Return verbatim the lines of the listing below, starting at the line that contains "What distance divides" and ending at the last line of the listing, with both ends included.

========================================================================

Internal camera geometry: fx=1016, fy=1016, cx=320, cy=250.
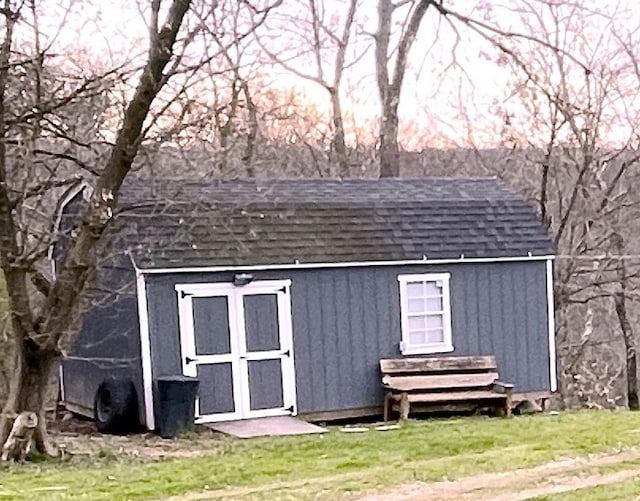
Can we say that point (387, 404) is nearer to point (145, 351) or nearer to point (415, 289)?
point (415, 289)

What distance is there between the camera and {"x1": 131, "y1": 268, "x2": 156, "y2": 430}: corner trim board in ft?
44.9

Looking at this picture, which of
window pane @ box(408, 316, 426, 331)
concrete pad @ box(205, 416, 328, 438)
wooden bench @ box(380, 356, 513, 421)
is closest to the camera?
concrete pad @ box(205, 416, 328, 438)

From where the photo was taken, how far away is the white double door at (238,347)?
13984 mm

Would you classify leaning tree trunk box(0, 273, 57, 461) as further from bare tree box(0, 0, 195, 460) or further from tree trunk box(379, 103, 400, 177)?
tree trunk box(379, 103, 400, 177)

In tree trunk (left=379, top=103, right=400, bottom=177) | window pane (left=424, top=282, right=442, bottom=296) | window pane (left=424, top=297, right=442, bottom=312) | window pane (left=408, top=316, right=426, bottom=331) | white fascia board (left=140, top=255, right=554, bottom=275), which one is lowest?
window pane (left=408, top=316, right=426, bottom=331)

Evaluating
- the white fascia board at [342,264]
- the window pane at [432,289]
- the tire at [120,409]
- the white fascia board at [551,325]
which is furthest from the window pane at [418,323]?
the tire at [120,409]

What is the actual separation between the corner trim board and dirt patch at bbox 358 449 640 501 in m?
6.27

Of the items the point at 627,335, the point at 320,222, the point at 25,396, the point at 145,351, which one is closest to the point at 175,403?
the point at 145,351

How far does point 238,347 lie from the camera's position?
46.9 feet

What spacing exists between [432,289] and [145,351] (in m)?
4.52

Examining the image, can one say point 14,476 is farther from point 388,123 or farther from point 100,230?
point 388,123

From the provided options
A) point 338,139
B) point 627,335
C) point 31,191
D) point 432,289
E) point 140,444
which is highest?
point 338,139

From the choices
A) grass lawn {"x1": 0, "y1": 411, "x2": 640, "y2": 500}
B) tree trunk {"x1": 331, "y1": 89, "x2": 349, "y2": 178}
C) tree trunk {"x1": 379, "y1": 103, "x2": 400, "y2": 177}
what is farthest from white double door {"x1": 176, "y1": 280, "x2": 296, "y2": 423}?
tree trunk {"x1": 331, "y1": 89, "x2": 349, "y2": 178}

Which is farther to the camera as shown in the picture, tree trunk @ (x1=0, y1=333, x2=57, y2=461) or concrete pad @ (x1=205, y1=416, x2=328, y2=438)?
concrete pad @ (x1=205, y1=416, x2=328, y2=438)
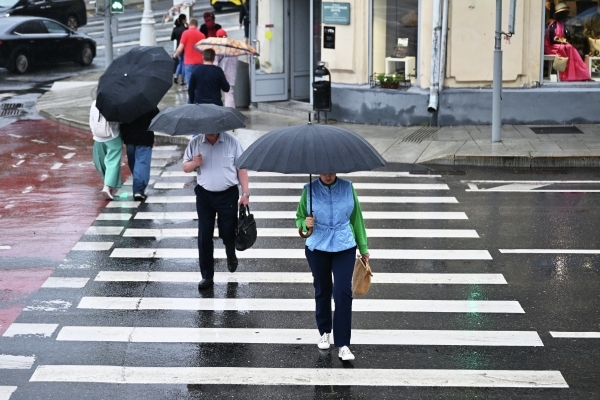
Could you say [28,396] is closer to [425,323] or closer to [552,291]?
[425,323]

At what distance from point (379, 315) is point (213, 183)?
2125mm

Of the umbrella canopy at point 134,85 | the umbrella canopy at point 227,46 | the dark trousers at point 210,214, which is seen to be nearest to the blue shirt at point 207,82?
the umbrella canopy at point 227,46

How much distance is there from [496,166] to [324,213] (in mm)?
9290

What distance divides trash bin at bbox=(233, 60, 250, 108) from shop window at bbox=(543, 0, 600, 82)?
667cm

========================================================================

(Result):
What distance divides trash bin at bbox=(233, 60, 250, 108) from shop window at bbox=(543, 0, 600, 82)?
667cm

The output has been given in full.